- _What you are asked to do_: In the listing below, locate the lines that hold the string "burst". Copy those lines.

- _Dataset records_:
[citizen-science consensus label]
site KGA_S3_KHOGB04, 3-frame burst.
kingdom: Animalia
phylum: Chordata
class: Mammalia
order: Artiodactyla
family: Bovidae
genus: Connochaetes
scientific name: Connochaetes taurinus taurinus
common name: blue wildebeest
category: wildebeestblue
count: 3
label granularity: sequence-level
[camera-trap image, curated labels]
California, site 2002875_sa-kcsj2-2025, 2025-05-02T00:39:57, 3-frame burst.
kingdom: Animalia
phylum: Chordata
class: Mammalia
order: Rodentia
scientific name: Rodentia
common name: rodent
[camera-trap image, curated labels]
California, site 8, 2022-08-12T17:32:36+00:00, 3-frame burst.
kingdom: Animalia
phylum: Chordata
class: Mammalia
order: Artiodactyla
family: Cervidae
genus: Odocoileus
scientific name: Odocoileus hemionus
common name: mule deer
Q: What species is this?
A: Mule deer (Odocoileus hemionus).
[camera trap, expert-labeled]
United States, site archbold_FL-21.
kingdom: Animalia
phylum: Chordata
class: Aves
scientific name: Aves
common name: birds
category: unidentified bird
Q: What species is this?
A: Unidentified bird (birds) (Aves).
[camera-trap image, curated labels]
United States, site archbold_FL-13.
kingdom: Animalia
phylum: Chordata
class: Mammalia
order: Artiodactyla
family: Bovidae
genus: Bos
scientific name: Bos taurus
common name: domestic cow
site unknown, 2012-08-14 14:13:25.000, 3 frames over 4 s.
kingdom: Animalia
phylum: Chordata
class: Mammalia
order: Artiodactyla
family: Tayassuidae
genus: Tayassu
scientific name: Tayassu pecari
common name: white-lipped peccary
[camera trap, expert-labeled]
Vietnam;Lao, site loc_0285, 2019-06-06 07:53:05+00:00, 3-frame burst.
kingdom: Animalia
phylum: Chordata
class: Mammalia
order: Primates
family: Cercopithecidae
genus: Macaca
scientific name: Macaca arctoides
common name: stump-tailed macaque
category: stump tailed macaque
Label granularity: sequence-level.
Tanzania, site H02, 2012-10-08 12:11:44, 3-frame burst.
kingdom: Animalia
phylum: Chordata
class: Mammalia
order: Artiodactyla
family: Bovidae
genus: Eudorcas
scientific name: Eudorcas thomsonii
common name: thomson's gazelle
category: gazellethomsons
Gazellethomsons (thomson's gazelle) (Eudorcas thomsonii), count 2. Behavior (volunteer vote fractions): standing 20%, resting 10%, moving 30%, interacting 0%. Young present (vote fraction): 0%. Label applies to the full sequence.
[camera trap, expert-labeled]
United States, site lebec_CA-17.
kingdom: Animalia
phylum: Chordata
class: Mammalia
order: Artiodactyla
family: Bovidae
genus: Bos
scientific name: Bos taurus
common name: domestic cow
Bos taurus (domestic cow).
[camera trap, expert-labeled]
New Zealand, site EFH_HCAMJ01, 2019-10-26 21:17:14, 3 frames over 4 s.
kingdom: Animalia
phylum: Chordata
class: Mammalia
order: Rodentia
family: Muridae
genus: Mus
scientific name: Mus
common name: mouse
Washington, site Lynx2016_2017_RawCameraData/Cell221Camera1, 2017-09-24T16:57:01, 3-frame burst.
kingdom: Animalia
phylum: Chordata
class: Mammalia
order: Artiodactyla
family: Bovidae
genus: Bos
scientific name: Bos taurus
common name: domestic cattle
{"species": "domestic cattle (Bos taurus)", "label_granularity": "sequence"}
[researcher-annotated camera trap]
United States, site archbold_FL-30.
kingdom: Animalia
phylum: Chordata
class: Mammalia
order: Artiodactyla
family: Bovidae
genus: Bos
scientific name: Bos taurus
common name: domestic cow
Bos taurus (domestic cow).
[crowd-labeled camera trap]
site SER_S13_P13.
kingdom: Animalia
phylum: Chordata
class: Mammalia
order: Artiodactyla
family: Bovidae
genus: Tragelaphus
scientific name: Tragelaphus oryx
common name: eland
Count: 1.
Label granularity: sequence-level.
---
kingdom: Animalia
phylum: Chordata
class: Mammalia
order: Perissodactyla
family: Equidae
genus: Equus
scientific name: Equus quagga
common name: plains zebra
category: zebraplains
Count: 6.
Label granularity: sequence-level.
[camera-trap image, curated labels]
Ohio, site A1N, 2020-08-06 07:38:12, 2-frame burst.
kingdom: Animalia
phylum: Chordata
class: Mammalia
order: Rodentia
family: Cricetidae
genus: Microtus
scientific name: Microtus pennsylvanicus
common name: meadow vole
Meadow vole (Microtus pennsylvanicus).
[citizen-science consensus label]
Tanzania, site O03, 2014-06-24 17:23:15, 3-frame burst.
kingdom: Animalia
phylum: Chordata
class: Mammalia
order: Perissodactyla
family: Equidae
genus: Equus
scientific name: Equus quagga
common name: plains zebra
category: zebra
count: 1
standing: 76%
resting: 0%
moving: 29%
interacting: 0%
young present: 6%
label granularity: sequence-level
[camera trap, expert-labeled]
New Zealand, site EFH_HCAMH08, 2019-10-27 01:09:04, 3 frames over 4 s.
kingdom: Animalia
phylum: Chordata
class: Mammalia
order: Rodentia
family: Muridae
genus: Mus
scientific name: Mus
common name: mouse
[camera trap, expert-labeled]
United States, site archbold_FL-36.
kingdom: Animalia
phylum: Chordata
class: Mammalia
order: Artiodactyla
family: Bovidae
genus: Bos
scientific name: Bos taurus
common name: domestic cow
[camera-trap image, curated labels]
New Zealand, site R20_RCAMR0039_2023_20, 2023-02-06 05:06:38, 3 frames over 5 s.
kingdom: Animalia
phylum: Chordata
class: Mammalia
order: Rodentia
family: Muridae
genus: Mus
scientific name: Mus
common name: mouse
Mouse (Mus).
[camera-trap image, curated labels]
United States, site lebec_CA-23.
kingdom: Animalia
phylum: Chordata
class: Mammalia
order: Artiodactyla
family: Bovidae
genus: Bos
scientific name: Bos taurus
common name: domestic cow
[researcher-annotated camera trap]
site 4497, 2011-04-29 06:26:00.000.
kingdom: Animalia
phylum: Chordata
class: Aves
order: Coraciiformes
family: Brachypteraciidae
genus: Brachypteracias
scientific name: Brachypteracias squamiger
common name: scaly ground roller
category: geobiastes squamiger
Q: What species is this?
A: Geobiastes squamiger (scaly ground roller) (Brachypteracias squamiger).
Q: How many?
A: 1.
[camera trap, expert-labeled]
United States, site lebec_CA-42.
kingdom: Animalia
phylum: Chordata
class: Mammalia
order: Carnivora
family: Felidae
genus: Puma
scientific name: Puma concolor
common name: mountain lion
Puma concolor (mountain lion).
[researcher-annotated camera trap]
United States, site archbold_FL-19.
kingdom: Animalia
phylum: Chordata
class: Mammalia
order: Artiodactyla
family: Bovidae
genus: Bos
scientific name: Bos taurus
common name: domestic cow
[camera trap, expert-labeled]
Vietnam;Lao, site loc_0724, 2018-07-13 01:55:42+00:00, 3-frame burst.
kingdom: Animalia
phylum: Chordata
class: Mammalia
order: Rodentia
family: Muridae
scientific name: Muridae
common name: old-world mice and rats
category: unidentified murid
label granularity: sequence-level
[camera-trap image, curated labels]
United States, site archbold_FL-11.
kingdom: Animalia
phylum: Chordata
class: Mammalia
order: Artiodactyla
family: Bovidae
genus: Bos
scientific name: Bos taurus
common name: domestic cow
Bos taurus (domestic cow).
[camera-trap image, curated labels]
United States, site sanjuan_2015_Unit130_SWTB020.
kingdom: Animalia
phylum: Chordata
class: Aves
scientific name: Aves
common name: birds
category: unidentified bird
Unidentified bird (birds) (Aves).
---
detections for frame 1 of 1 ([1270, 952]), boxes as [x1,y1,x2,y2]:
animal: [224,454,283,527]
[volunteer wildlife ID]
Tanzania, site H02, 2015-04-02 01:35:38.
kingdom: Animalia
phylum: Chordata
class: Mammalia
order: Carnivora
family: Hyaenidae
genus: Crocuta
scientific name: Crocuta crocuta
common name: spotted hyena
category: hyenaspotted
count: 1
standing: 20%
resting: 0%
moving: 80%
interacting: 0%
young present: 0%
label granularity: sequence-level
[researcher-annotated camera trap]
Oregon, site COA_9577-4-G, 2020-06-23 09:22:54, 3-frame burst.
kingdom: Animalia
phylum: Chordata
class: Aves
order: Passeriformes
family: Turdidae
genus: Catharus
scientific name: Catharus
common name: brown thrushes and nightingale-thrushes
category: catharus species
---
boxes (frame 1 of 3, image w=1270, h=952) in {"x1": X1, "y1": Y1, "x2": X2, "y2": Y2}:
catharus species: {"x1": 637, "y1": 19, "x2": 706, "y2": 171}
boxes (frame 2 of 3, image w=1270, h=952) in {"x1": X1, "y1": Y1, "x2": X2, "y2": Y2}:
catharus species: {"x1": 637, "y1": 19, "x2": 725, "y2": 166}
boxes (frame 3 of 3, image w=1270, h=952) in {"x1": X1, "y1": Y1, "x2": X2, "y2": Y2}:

- _Finished exercise_:
site KGA_S3_KHOGB04, 3-frame burst.
California, site 2002875_sa-kcsj2-2025, 2025-05-02T00:39:57, 3-frame burst.
California, site 8, 2022-08-12T17:32:36+00:00, 3-frame burst.
Vietnam;Lao, site loc_0285, 2019-06-06 07:53:05+00:00, 3-frame burst.
Tanzania, site H02, 2012-10-08 12:11:44, 3-frame burst.
Washington, site Lynx2016_2017_RawCameraData/Cell221Camera1, 2017-09-24T16:57:01, 3-frame burst.
Ohio, site A1N, 2020-08-06 07:38:12, 2-frame burst.
Tanzania, site O03, 2014-06-24 17:23:15, 3-frame burst.
Vietnam;Lao, site loc_0724, 2018-07-13 01:55:42+00:00, 3-frame burst.
Oregon, site COA_9577-4-G, 2020-06-23 09:22:54, 3-frame burst.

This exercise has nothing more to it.